Online trading has become more accessible for the average person since the rise of the internet. Brokerage houses quickly spotted the opportunity and provided retail traders access to the financial markets via leverage.
Trading financial markets, like the FX market, can be expensive and without leverage simply impossible for the retail trader. Leverage, however, is a double-edged sword – while it enables traders to multiply their position sizes, it also increases the risk involved.
100 Forex Brokers Top Brokers for Leverage
Below is the choice of Forex brokers who provide 500:1 and 400:1 leverage options. Let’s compare!
Do you know another Forex broker that offers the highest leverage of 400:1 or higher?
Please suggest by adding a comment below.
What is Leverage?
Simply put, leverage acts as a multiplier of a trader’s capital.

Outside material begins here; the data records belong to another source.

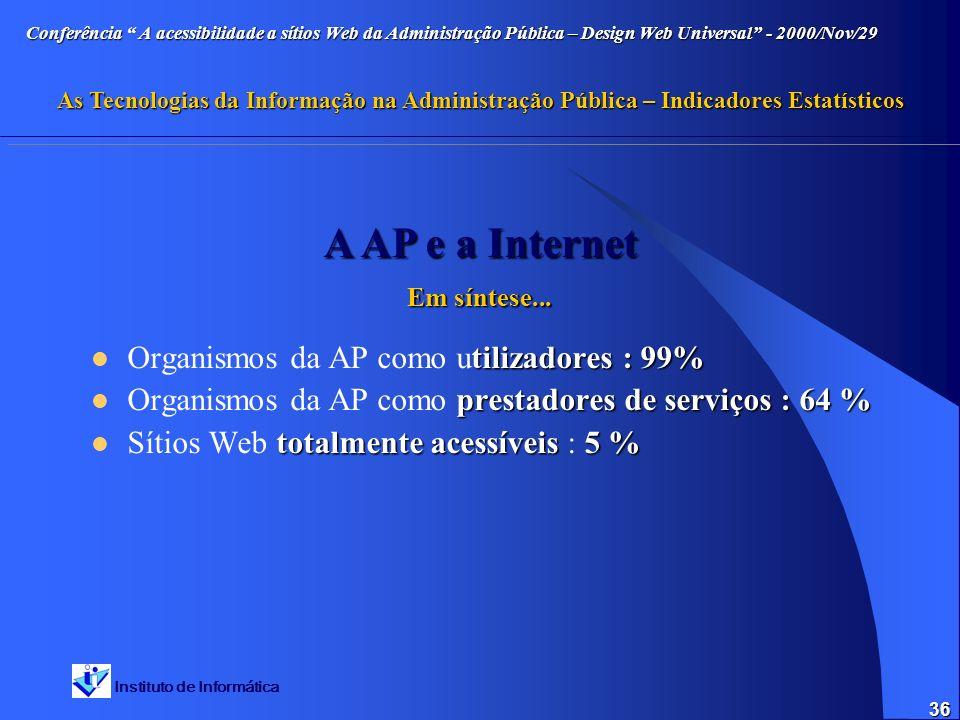 Instituto de Informática Conferência A acessibilidade a sítios Web da Administração Pública – Design Web Universal - 2000/Nov/29 As Tecnologias da Informação na Administração Pública – Indicadores Estatísticos 36 tilizadores : 99% Organismos da AP como utilizadores : 99% prestadores de serviços : 64 % Organismos da AP como prestadores de serviços : 64 % totalmente acessíveis5 % Sítios Web totalmente acessíveis : 5 % A AP e a Internet Em síntese...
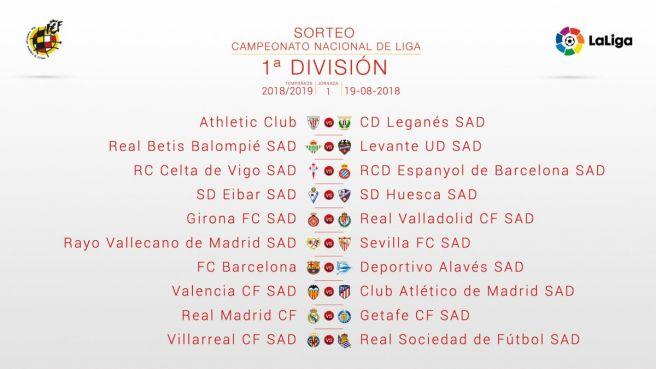 Calendario De La Liga Espanola De Futbol.Ya Se Conoce El Calendario De La Liga Espanola Para La Temporada
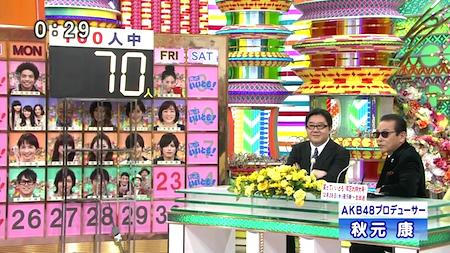 笑っていいとも! テレフォンショッキング ゲスト秋元康 | 48love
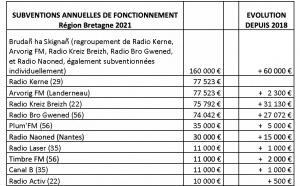 Grève suspendue à Bretagne 5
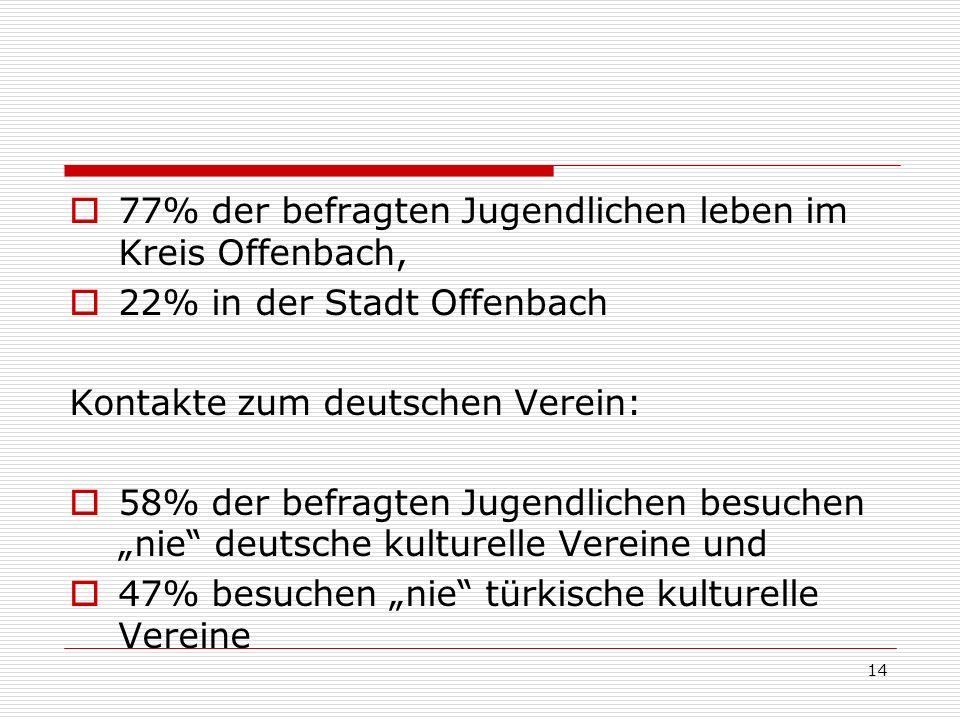 77% der befragten Jugendlichen leben im Kreis Offenbach,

Enabled by the broker, this allows the trader access to markets they would not be able to otherwise trade.
Leverage determines the amount traders move on the actual market. For instance, on a trading account having a leverage of 400:1, traders move on the real market 400 times more than the actual position in their retail account.
How does Leverage work?
Imagine you open a trading account with a broker, and the leverage is 200:1. And, you deposit $1000.

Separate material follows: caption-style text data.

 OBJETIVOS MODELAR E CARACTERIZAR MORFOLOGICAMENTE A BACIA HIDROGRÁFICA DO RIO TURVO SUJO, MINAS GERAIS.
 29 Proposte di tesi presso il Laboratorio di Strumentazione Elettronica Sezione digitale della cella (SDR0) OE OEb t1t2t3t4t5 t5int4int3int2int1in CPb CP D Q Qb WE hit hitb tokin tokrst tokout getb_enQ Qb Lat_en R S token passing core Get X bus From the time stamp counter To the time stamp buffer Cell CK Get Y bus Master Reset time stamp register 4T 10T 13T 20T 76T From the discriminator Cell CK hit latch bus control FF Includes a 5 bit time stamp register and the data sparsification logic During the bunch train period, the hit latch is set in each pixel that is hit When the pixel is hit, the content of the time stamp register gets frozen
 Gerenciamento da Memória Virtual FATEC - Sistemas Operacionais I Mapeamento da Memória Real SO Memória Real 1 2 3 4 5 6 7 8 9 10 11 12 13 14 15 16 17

The actual amount you can move on the market is the money deposited in the trading account ($1000) times the leverage size (200). More precisely, $200,000. The broker, therefore, forks the difference in the form of leveraged funds, and the trader can increase the volume, thus the potential reward.
What is Leverage Trading?
Leverage trading increases the accessibility to financial markets by enabling retail traders to trade more significant volumes than otherwise possible. For instance, in a 1:1 leverage trading account, one can move on the market $1 for every $1 in the trading account. That’s not enough to trade multiple positions, and the volume moved would be so small that it won’t impact the value of a trading account.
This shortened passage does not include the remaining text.